Projections, Pseudo-Stopping Times and the Immersion Property

TL;DR

This paper investigates the conditions under which optional projections coincide in filtered probability spaces, revealing their equivalence to the immersion property and characterizing pseudo-stopping times, with implications for stopping time decompositions.

Contribution

It establishes the equivalence between the projection coincidence property and the immersion property, and characterizes pseudo-stopping times within this framework.

Findings

Projection coincidence is equivalent to the immersion property.

Pseudo-stopping times characterize the projection property.

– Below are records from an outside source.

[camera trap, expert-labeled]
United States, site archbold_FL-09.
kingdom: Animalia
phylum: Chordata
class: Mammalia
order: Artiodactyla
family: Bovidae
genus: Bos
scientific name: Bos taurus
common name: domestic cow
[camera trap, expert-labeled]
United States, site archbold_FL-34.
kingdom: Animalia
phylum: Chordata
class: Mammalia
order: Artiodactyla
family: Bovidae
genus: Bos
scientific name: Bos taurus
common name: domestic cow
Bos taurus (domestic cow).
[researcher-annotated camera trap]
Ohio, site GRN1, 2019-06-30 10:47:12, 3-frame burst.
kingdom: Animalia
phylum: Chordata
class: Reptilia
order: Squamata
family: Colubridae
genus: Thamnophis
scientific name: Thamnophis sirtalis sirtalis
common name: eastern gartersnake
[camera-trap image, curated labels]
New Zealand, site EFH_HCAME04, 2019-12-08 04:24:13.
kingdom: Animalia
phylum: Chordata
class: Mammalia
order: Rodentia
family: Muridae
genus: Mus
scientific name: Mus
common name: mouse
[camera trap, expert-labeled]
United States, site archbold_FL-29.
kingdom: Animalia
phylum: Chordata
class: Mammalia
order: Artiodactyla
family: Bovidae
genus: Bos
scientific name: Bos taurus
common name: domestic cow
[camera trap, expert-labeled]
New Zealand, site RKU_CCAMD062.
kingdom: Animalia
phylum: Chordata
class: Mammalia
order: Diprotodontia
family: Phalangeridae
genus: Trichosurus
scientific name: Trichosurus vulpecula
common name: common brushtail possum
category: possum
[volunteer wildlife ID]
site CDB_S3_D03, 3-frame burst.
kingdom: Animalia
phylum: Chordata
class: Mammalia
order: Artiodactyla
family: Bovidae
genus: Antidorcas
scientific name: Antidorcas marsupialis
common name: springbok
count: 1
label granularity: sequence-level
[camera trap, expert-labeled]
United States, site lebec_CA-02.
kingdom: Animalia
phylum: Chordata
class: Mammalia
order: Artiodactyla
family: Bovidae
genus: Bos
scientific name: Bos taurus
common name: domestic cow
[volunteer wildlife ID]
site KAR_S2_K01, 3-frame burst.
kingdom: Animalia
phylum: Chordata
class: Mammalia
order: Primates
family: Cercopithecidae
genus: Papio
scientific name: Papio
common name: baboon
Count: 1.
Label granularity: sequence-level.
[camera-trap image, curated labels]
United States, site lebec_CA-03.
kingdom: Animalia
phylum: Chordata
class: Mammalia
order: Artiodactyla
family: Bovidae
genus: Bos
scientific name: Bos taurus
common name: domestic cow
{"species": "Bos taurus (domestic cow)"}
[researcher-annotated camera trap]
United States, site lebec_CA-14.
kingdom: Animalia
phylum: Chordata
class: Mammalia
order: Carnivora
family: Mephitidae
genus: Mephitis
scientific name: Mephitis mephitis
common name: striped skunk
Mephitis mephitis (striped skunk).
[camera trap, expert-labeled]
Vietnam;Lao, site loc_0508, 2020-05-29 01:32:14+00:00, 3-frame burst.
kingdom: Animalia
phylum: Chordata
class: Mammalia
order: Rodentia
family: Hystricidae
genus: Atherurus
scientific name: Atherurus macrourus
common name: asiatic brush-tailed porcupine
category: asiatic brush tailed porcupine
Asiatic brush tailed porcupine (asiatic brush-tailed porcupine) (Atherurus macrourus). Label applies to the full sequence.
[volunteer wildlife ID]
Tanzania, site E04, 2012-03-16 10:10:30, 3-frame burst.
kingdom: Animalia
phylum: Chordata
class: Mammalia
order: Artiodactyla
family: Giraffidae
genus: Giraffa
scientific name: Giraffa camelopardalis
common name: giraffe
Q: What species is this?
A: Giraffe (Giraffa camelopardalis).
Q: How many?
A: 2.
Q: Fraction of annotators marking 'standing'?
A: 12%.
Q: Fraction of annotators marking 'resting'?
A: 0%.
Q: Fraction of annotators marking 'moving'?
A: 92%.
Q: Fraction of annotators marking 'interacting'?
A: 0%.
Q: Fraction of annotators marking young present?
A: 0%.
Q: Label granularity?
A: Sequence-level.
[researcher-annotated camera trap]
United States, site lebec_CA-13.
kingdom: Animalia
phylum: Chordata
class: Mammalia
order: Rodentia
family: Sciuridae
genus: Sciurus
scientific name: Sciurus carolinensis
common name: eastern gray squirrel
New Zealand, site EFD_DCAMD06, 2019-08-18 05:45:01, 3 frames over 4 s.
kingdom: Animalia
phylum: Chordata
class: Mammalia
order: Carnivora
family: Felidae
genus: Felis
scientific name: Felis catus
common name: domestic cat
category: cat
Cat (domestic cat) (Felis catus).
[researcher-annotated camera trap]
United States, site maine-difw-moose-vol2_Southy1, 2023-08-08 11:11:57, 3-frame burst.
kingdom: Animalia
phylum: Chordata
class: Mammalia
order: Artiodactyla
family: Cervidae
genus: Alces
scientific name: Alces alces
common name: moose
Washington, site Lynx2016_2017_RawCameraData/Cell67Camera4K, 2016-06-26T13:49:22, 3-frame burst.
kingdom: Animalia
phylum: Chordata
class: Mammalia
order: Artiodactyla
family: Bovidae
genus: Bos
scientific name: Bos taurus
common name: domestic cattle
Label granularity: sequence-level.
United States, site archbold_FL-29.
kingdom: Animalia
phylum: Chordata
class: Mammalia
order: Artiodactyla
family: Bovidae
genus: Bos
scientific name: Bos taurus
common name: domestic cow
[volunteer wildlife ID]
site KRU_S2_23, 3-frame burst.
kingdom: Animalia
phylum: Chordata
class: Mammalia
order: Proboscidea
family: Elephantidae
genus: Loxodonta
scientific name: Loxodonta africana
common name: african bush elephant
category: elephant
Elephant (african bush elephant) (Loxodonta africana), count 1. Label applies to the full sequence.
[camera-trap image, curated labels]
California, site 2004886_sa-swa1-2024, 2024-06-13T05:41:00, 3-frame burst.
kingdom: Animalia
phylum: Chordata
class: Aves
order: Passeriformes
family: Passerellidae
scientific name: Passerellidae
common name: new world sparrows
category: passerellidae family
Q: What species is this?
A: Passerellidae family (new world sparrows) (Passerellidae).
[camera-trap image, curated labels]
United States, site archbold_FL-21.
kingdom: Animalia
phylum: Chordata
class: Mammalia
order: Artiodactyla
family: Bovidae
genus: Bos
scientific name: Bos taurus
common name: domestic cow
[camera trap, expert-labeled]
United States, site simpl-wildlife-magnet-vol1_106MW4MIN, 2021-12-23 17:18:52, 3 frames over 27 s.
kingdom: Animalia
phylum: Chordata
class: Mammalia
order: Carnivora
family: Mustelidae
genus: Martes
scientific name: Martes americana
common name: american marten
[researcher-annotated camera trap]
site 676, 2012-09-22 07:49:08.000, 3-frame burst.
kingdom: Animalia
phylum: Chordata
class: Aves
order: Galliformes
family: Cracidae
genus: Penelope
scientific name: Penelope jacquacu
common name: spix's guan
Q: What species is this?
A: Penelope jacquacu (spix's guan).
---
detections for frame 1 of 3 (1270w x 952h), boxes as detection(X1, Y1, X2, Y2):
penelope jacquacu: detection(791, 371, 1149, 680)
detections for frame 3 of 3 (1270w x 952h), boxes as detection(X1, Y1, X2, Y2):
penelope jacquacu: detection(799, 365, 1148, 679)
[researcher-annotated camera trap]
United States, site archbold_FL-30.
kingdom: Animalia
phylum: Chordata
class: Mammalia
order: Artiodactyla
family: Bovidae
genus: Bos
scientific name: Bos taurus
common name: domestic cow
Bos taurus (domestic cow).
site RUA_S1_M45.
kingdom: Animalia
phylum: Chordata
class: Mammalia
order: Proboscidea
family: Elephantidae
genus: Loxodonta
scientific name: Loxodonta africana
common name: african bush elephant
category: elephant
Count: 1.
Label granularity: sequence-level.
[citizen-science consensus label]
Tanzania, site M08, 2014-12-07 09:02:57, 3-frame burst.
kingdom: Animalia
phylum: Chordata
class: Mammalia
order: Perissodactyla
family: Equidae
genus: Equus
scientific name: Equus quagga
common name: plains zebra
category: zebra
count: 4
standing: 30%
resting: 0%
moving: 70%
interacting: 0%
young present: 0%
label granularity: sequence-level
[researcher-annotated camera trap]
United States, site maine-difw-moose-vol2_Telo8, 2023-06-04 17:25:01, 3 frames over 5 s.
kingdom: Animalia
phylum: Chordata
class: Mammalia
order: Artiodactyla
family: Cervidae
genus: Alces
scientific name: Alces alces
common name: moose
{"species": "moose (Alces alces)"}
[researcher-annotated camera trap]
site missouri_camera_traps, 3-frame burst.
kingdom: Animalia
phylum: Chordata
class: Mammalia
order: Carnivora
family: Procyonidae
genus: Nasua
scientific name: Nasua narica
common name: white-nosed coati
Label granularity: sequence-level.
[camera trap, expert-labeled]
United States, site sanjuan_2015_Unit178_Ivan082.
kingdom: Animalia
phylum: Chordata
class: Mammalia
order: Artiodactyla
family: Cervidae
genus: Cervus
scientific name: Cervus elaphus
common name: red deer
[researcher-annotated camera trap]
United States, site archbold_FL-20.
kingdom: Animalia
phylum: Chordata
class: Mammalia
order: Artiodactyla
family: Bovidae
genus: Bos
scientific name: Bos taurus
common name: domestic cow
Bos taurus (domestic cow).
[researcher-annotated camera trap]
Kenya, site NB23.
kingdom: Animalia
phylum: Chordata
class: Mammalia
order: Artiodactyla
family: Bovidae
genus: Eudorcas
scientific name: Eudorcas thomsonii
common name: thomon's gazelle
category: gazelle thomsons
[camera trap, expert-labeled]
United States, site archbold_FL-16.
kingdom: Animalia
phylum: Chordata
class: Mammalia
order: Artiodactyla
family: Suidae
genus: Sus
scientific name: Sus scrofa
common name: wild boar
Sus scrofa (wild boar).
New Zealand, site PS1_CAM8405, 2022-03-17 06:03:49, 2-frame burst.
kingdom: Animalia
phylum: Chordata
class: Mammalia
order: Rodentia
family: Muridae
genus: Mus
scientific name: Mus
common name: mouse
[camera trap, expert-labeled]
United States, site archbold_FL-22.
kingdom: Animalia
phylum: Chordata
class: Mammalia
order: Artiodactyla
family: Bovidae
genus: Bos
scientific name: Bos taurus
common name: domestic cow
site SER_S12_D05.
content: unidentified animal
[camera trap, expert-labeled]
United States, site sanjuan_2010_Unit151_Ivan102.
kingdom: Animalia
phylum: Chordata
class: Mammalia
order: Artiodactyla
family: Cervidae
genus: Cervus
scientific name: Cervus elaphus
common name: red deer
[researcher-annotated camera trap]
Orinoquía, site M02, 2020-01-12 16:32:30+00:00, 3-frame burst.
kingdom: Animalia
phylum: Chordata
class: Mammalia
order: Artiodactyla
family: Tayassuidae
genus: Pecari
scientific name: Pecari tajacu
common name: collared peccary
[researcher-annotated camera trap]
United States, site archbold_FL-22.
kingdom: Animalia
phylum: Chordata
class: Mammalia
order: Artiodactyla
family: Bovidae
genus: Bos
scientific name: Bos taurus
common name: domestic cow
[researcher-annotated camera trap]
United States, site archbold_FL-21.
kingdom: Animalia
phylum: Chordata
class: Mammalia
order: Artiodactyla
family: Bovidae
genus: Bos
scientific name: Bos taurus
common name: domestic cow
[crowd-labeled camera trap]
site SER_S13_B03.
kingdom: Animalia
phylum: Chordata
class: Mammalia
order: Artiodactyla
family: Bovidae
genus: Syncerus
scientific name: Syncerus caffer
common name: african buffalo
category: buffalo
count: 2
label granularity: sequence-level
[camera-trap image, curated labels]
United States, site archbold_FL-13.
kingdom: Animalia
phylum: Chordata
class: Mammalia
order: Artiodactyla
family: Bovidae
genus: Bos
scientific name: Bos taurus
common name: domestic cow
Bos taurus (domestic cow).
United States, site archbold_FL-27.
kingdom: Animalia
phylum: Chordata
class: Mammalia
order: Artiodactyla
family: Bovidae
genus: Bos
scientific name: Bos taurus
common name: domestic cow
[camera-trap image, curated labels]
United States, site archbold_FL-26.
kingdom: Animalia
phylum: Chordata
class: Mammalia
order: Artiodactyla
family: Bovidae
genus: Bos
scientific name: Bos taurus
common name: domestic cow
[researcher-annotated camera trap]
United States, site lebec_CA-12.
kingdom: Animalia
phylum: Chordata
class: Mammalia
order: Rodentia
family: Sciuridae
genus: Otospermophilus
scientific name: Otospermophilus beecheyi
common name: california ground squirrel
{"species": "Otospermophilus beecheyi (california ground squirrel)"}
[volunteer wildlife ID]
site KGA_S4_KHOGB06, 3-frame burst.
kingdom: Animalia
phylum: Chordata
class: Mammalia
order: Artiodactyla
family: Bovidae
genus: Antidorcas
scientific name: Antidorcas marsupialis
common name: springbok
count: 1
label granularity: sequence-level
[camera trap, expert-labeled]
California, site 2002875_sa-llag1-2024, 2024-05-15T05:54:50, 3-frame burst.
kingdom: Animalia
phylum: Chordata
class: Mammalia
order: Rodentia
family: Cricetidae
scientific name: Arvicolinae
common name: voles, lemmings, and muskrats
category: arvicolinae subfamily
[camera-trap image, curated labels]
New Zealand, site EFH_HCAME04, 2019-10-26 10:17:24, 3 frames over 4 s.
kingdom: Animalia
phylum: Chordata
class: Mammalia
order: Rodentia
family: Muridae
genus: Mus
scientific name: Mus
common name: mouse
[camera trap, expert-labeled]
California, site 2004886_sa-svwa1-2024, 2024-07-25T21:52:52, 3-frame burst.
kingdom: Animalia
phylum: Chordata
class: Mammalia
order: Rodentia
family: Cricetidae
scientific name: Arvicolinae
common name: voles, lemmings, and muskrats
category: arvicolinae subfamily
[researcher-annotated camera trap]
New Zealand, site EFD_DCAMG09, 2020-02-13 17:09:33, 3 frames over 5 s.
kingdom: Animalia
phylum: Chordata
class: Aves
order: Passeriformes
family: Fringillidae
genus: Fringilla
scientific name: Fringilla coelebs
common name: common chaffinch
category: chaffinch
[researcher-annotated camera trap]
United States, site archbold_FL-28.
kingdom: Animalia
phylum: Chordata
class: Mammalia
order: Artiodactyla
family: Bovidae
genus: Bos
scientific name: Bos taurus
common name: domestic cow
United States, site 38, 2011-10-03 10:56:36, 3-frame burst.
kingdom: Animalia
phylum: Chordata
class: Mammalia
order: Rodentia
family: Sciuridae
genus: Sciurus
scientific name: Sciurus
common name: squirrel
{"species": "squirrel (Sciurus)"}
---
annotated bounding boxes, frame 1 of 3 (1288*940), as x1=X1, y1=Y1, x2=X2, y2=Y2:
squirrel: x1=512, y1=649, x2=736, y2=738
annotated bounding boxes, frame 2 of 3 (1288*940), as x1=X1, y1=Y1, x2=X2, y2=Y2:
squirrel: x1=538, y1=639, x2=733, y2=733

Any G-stopping time decomposes into two barrier hitting times.

Abstract

Given two filtrations $\mathbb F \subset \mathbb G$, we study under which conditions the $\mathbb F$-optional projection and the $\mathbb F$-dual optional projection coincide for the class of $\mathbb G$-optional processes with integrable variation. It turns out that this property is equivalent to the immersion property for $\mathbb F$ and $\mathbb G$, that is every $\mathbb F$-local martingale is a $\mathbb G$-local martingale, which, equivalently, may be characterised using the class of $\mathbb F$-pseudo-stopping times. We also show that every $\mathbb G$-stopping time can be decomposed into the minimum of two barrier hitting times.